Material =>
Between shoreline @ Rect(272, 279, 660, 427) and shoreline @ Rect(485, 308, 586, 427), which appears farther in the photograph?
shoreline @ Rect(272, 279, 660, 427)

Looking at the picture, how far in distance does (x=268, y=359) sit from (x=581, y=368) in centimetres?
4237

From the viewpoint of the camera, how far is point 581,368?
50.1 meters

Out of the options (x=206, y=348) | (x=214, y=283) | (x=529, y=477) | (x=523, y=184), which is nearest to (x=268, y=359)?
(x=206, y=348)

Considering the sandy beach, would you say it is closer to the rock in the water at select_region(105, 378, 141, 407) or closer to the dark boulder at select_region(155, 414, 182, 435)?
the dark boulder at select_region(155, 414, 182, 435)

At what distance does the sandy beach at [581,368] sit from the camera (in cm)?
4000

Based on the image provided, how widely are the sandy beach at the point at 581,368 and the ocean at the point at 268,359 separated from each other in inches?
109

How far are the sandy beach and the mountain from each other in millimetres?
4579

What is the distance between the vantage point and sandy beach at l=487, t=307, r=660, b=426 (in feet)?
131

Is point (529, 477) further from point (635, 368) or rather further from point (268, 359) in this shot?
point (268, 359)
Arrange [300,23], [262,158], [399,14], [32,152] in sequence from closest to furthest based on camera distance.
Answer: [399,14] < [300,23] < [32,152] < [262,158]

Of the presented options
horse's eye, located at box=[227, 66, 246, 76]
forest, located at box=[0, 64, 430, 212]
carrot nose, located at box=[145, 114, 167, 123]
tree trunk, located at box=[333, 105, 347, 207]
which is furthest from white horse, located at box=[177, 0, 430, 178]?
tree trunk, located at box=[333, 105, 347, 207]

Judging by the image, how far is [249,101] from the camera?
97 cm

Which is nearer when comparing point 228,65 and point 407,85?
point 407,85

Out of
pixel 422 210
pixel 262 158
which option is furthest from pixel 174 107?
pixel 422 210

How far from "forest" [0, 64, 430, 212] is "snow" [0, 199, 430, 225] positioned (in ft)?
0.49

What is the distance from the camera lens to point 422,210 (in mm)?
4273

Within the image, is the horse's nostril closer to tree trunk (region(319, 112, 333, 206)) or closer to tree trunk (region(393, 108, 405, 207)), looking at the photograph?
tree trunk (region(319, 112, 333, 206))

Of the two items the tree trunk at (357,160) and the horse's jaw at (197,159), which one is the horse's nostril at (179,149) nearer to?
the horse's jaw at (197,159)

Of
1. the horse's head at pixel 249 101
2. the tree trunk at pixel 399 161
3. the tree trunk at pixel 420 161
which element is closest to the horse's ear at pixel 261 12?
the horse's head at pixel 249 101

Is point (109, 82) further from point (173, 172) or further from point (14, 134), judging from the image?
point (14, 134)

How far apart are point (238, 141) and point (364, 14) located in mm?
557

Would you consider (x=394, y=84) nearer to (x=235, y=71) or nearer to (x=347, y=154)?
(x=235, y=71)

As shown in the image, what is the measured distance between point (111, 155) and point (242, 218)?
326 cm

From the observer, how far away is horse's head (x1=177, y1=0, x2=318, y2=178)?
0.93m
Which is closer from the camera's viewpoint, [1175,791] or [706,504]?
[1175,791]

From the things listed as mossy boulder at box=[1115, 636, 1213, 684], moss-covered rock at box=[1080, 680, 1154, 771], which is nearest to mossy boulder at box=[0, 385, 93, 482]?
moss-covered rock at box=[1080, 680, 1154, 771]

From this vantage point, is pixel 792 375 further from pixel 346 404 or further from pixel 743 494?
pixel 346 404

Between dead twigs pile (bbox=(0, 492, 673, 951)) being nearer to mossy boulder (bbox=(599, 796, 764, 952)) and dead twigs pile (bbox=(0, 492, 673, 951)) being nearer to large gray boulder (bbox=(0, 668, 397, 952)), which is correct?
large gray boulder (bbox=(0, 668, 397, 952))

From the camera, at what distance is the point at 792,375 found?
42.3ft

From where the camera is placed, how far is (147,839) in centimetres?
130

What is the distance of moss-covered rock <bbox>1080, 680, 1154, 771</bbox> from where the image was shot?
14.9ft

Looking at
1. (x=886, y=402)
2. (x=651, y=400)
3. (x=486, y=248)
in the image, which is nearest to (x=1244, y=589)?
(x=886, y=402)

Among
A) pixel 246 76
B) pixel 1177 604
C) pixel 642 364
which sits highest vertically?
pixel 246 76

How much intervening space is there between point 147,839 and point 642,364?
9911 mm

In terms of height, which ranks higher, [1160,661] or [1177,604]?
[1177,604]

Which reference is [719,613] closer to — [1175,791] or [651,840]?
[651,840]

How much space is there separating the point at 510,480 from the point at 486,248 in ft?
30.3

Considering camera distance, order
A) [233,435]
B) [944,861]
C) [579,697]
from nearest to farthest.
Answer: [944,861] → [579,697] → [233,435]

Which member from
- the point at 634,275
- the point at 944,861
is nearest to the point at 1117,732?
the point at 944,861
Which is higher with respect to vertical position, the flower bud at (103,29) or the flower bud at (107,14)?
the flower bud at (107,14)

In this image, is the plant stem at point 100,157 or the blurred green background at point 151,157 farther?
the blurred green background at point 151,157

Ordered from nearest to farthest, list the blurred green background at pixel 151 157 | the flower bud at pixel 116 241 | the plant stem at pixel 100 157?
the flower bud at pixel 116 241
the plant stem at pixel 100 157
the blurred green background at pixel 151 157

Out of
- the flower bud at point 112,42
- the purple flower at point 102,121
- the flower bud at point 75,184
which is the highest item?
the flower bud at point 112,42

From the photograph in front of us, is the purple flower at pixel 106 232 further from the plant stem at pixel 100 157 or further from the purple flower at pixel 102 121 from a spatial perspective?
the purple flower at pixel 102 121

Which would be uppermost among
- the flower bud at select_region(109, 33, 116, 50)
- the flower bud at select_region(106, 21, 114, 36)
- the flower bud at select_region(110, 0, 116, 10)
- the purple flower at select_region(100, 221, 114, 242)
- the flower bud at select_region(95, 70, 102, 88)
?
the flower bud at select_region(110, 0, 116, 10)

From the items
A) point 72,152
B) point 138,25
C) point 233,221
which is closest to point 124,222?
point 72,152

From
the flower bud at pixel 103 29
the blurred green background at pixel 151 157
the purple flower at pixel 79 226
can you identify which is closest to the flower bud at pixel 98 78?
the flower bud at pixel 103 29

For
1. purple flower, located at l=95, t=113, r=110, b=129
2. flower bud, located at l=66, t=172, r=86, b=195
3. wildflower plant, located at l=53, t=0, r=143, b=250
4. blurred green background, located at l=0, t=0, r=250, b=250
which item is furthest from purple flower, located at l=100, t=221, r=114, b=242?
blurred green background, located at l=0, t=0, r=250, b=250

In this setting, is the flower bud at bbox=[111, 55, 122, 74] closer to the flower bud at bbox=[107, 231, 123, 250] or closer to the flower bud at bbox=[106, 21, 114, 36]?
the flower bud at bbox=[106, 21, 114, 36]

What the task asks => Set out every line of the records above as a numbered list, omitting the blank lines.

Solution for this task =>
1. Between shoreline @ Rect(272, 279, 660, 427) and shoreline @ Rect(485, 308, 586, 427), which appears farther in the photograph?
2. shoreline @ Rect(272, 279, 660, 427)
3. Looking at the picture, how far in distance does (x=268, y=359) sit from (x=581, y=368) in centimetres?
4. 4237
5. From the viewpoint of the camera, how far is point 581,368?
6. 50.1 meters
7. Out of the options (x=206, y=348) | (x=214, y=283) | (x=529, y=477) | (x=523, y=184), which is nearest to (x=268, y=359)?
8. (x=206, y=348)
9. Considering the sandy beach, would you say it is closer to the rock in the water at select_region(105, 378, 141, 407) or closer to the dark boulder at select_region(155, 414, 182, 435)?
10. the dark boulder at select_region(155, 414, 182, 435)
11. At what distance does the sandy beach at [581,368] sit from the camera (in cm)?
12. 4000
13. Based on the image provided, how widely are the sandy beach at the point at 581,368 and the ocean at the point at 268,359 separated from each other in inches?
14. 109
15. How far are the sandy beach and the mountain from each other in millimetres?
16. 4579
17. What is the distance between the vantage point and sandy beach at l=487, t=307, r=660, b=426 (in feet)?
18. 131
19. Is point (529, 477) further from point (635, 368) or rather further from point (268, 359) in this shot?
20. point (268, 359)
21. Arrange [300,23], [262,158], [399,14], [32,152] in sequence from closest to furthest based on camera distance.
22. Answer: [399,14] < [300,23] < [32,152] < [262,158]
23. Of the presented options
24. horse's eye, located at box=[227, 66, 246, 76]
25. forest, located at box=[0, 64, 430, 212]
26. carrot nose, located at box=[145, 114, 167, 123]
27. tree trunk, located at box=[333, 105, 347, 207]
28. which is furthest from white horse, located at box=[177, 0, 430, 178]?
29. tree trunk, located at box=[333, 105, 347, 207]
30. Judging by the image, how far is [249,101] from the camera?
31. 97 cm
32. Which is nearer when comparing point 228,65 and point 407,85?
33. point 407,85
34. Out of
35. pixel 422 210
36. pixel 262 158
37. which option is furthest from pixel 174 107?
38. pixel 422 210
39. How far from "forest" [0, 64, 430, 212] is "snow" [0, 199, 430, 225] positioned (in ft)?
40. 0.49
41. What is the distance from the camera lens to point 422,210 (in mm)?
42. 4273
43. Within the image, is the horse's nostril closer to tree trunk (region(319, 112, 333, 206)) or closer to tree trunk (region(393, 108, 405, 207)), looking at the photograph?
44. tree trunk (region(319, 112, 333, 206))
45. Of the two items the tree trunk at (357,160) and the horse's jaw at (197,159), which one is the horse's nostril at (179,149) nearer to?
46. the horse's jaw at (197,159)
47. Of
48. 1. the horse's head at pixel 249 101
49. 2. the tree trunk at pixel 399 161
50. 3. the tree trunk at pixel 420 161
51. which element is closest to the horse's ear at pixel 261 12?
52. the horse's head at pixel 249 101
53. Is point (109, 82) further from point (173, 172) or further from point (14, 134), judging from the image?
54. point (14, 134)
55. How far apart are point (238, 141) and point (364, 14) located in mm?
56. 557
57. Would you consider (x=394, y=84) nearer to (x=235, y=71) or nearer to (x=347, y=154)?
58. (x=235, y=71)
59. As shown in the image, what is the measured distance between point (111, 155) and point (242, 218)?
60. 326 cm
61. From the observer, how far away is horse's head (x1=177, y1=0, x2=318, y2=178)?
62. 0.93m
63. Which is closer from the camera's viewpoint, [1175,791] or [706,504]?
64. [1175,791]
65. From the things listed as mossy boulder at box=[1115, 636, 1213, 684], moss-covered rock at box=[1080, 680, 1154, 771], which is nearest to mossy boulder at box=[0, 385, 93, 482]?
66. moss-covered rock at box=[1080, 680, 1154, 771]
67. From this vantage point, is pixel 792 375 further from pixel 346 404 or further from pixel 743 494?
68. pixel 346 404
69. Between dead twigs pile (bbox=(0, 492, 673, 951)) being nearer to mossy boulder (bbox=(599, 796, 764, 952)) and dead twigs pile (bbox=(0, 492, 673, 951)) being nearer to large gray boulder (bbox=(0, 668, 397, 952)), which is correct?
70. large gray boulder (bbox=(0, 668, 397, 952))
71. From the camera, at what distance is the point at 792,375 found?
72. 42.3ft
73. From where the camera is placed, how far is (147,839) in centimetres?
74. 130
75. What is the distance of moss-covered rock <bbox>1080, 680, 1154, 771</bbox> from where the image was shot?
76. 14.9ft
77. Looking at
78. 1. (x=886, y=402)
79. 2. (x=651, y=400)
80. 3. (x=486, y=248)
81. in the image, which is nearest to (x=1244, y=589)?
82. (x=886, y=402)
83. Among
84. A) pixel 246 76
85. B) pixel 1177 604
86. C) pixel 642 364
87. which sits highest vertically?
88. pixel 246 76
89. How much intervening space is there between point 147,839 and point 642,364?
90. 9911 mm
91. In terms of height, which ranks higher, [1160,661] or [1177,604]?
92. [1177,604]
93. Which reference is [719,613] closer to — [1175,791] or [651,840]?
94. [651,840]
95. How much space is there separating the point at 510,480 from the point at 486,248 in ft?
96. 30.3
97. Considering camera distance, order
98. A) [233,435]
99. B) [944,861]
100. C) [579,697]
101. from nearest to farthest.
102. Answer: [944,861] → [579,697] → [233,435]
103. Which member from
104. - the point at 634,275
105. - the point at 944,861
106. is nearest to the point at 1117,732?
107. the point at 944,861
108. Which is higher with respect to vertical position, the flower bud at (103,29) or the flower bud at (107,14)?
109. the flower bud at (107,14)
110. In this image, is the plant stem at point 100,157 or the blurred green background at point 151,157 farther?
111. the blurred green background at point 151,157
112. Ordered from nearest to farthest, list the blurred green background at pixel 151 157 | the flower bud at pixel 116 241 | the plant stem at pixel 100 157?
113. the flower bud at pixel 116 241
114. the plant stem at pixel 100 157
115. the blurred green background at pixel 151 157
116. Out of
117. - the flower bud at point 112,42
118. - the purple flower at point 102,121
119. - the flower bud at point 75,184
120. which is the highest item?
121. the flower bud at point 112,42
122. From the photograph in front of us, is the purple flower at pixel 106 232 further from the plant stem at pixel 100 157 or further from the purple flower at pixel 102 121 from a spatial perspective?
123. the purple flower at pixel 102 121
124. Which would be uppermost among
125. - the flower bud at select_region(109, 33, 116, 50)
126. - the flower bud at select_region(106, 21, 114, 36)
127. - the flower bud at select_region(110, 0, 116, 10)
128. - the purple flower at select_region(100, 221, 114, 242)
129. - the flower bud at select_region(95, 70, 102, 88)
130. ?
131. the flower bud at select_region(110, 0, 116, 10)
132. From the items
133. A) point 72,152
134. B) point 138,25
135. C) point 233,221
136. which is closest to point 124,222?
137. point 72,152
138. From
139. the flower bud at pixel 103 29
140. the blurred green background at pixel 151 157
141. the purple flower at pixel 79 226
142. can you identify which is closest to the flower bud at pixel 98 78?
143. the flower bud at pixel 103 29
144. For
145. 1. purple flower, located at l=95, t=113, r=110, b=129
146. 2. flower bud, located at l=66, t=172, r=86, b=195
147. 3. wildflower plant, located at l=53, t=0, r=143, b=250
148. 4. blurred green background, located at l=0, t=0, r=250, b=250
149. which item is furthest from purple flower, located at l=100, t=221, r=114, b=242?
150. blurred green background, located at l=0, t=0, r=250, b=250
151. In this setting, is the flower bud at bbox=[111, 55, 122, 74] closer to the flower bud at bbox=[107, 231, 123, 250] or closer to the flower bud at bbox=[106, 21, 114, 36]?
152. the flower bud at bbox=[106, 21, 114, 36]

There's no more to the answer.